Tilley W D, Horsfall D J, Skinner J M, Henderson D W, Marshall V R
Department of Surgery, Flinders Medical Centre, Bedford Park, South Australia.
Prostate. 1989;15(2):195-210. doi: 10.1002/pros.2990150213.
Using an immunocytochemical assay (ERICA) with a monoclonal antibody (H222Sp gamma) to the human estrogen receptor, we have demonstrated a stromal localization of the estrogen receptor in the dorsolateral prostate of the guinea pig. Specific staining of estrogen receptor in the guinea pig prostate was confined to the nuclei of periacinar and interacinar stromal cells. In comparison with prepubertal tissues, estrogen receptor staining intensity was markedly reduced in postpubertal prostatic tissues. No immunoreactive estrogen receptor was detected in the acinar epithelial cells irrespective of the developmental stage of the guinea pig prostate. Electron microscopic examination of the guinea pig prostate showed that the stromal component consists predominantly of smooth muscle cells, which, during pubertal development, undergo marked cytological changes and increase in size. These changes in the prostatic stroma were associated with a greater than fivefold reduction in levels of cytosolic and nuclear estrogen receptor determined by either a radioligand binding assay or an enzyme immunoassay (EREIA) and expressed relative to soluble protein. Morphometric analysis of the prostatic stromal cell density (SCD: nuclei/mm2 interacinar stroma), which is inversely proportional to stromal cell size, indicated that the SCD decreased approximately threefold during pubertal development. Furthermore, cytosolic estrogen receptor levels in mechanically separated prostatic stromal fractions were found to vary concordantly with the SCD during pubertal development. To determine whether estrogen influences normal development of the guinea pig prostate, the effect of various hormonal manipulations on stromal development was examined. Castration of prepubertal animals prevented the threefold decrease in SCD that is characteristic of pubertal development. Treatment of prepubertal castrates with estradiol and 5 alpha-dihydrotestosterone (DHT) in combination over a period equivalent to the transpubertal growth phase resulted in a stromal cell density similar to that seen in prostatic sections from intact postpubertal animals. In contrast, treatment of prepubertal castrates with either estradiol or DHT alone resulted in a prostatic stromal cell density intermediate between that observed in intact prepubertal and postpubertal animals. These findings suggest that both estrogen and androgen are required for the normal development of the guinea pig prostatic stroma.

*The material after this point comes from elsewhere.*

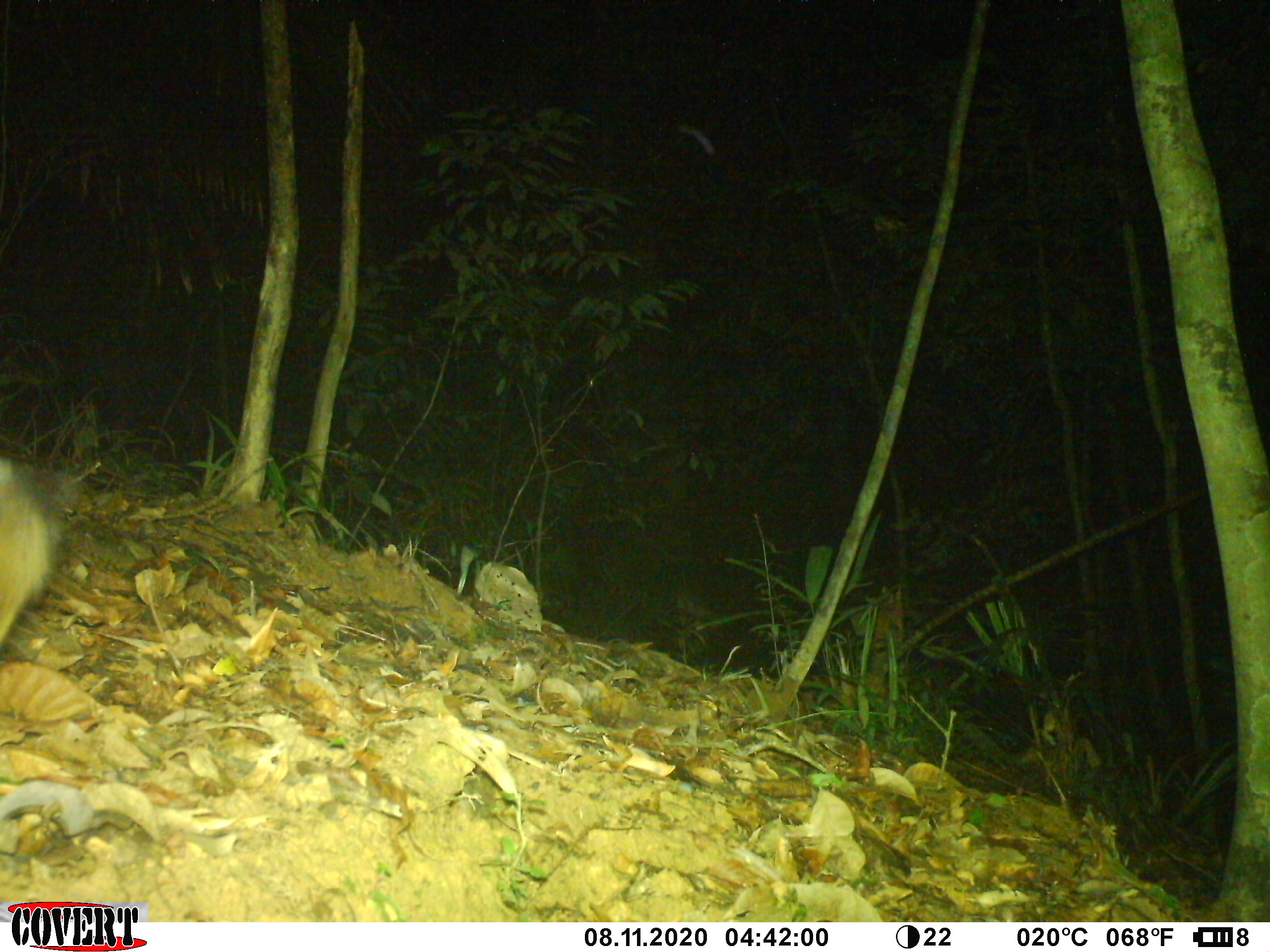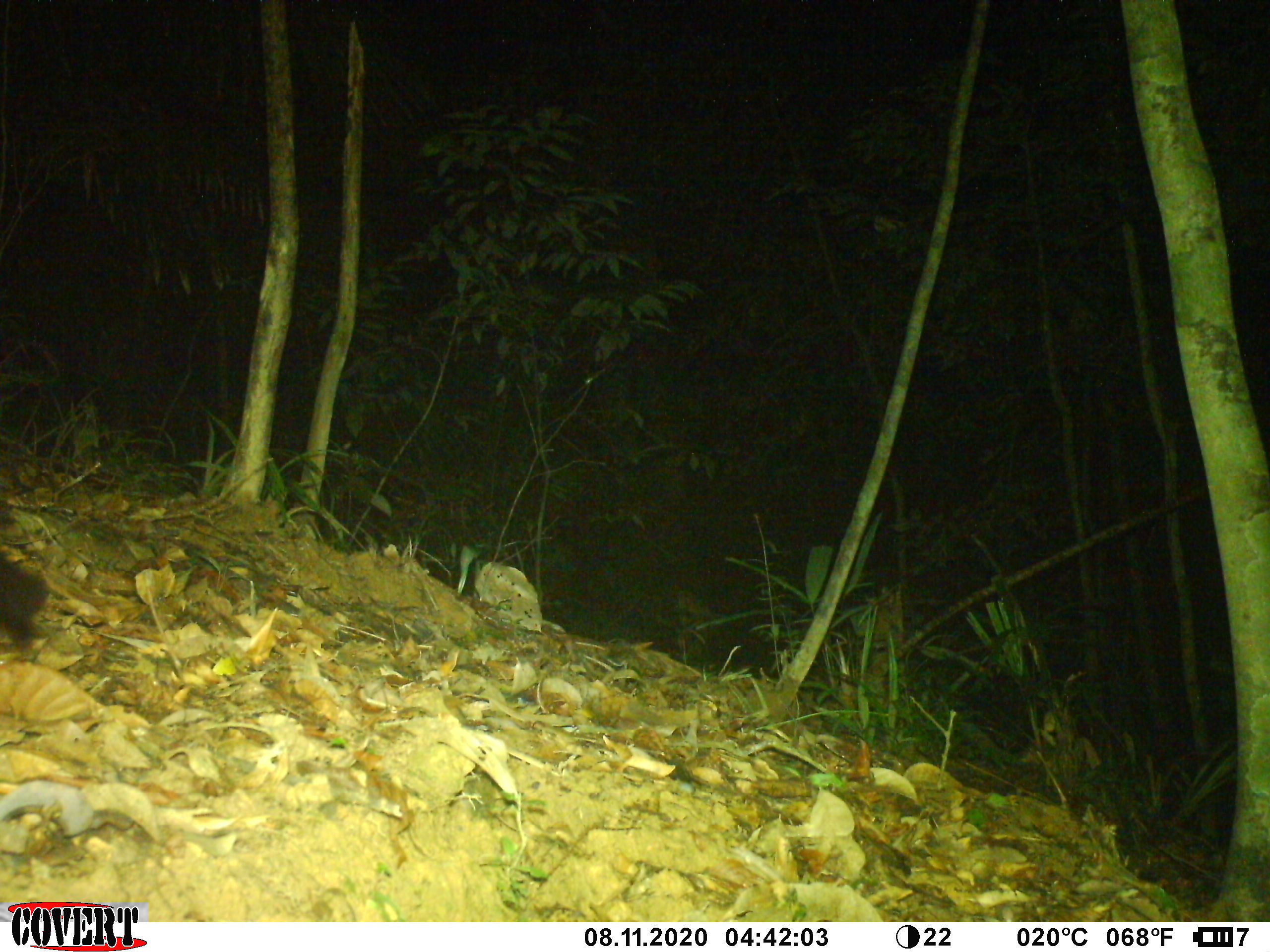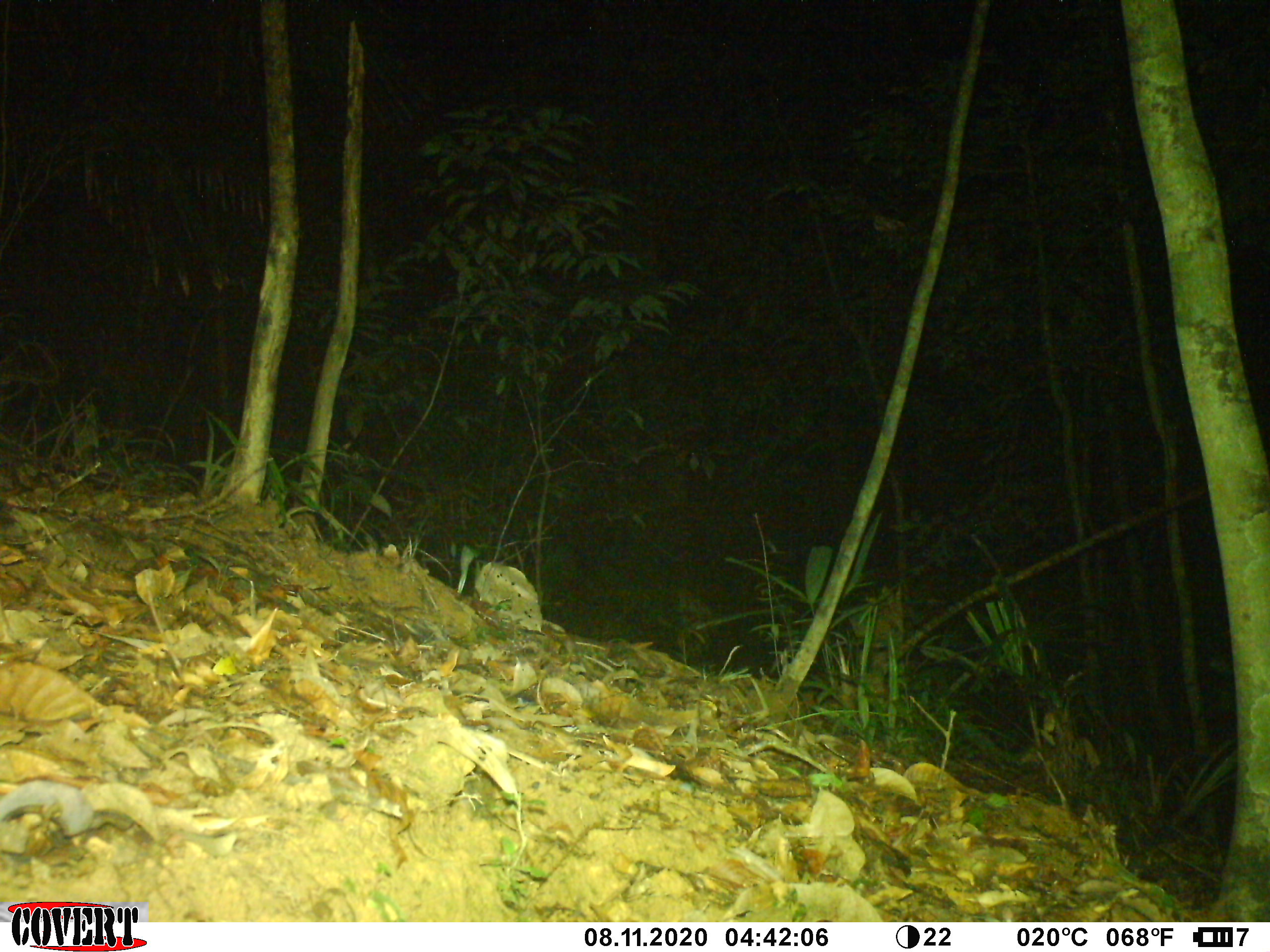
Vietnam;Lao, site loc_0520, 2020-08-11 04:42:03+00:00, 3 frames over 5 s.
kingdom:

我们使用一种针对人雌激素受体的单克隆抗体(H222Spγ)进行免疫细胞化学分析(ERICA),证实在豚鼠背外侧前列腺中雌激素受体定位于基质。豚鼠前列腺中雌激素受体的特异性染色局限于腺泡周围和腺泡间基质细胞的细胞核。与青春期前组织相比,青春期后前列腺组织中雌激素受体染色强度明显降低。无论豚鼠前列腺处于何种发育阶段,在腺泡上皮细胞中均未检测到免疫反应性雌激素受体。豚鼠前列腺的电子显微镜检查显示,基质成分主要由平滑肌细胞组成,在青春期发育过程中,这些平滑肌细胞会发生明显的细胞学变化并增大。前列腺基质的这些变化与通过放射性配体结合分析或酶免疫分析(EREIA)测定并相对于可溶性蛋白表示的胞质和核雌激素受体水平降低超过五倍相关。前列腺基质细胞密度(SCD:腺泡间基质每平方毫米细胞核数)的形态计量分析表明,在青春期发育过程中SCD下降了约三倍,而SCD与基质细胞大小成反比。此外,发现在青春期发育过程中,机械分离的前列腺基质部分中的胞质雌激素受体水平与SCD一致变化。为了确定雌激素是否影响豚鼠前列腺的正常发育,研究了各种激素处理对基质发育的影响。青春期前动物去势可防止青春期发育特有的SCD下降三倍。在相当于青春期后生长阶段的时间段内,用雌二醇和5α-双氢睾酮(DHT)联合处理青春期前去势动物,导致基质细胞密度与完整青春期后动物前列腺切片中的密度相似。相反,单独用雌二醇或DHT处理青春期前去势动物,导致前列腺基质细胞密度介于完整青春期前和青春期后动物之间。这些发现表明,雌激素和雄激素对于豚鼠前列腺基质的正常发育都是必需的。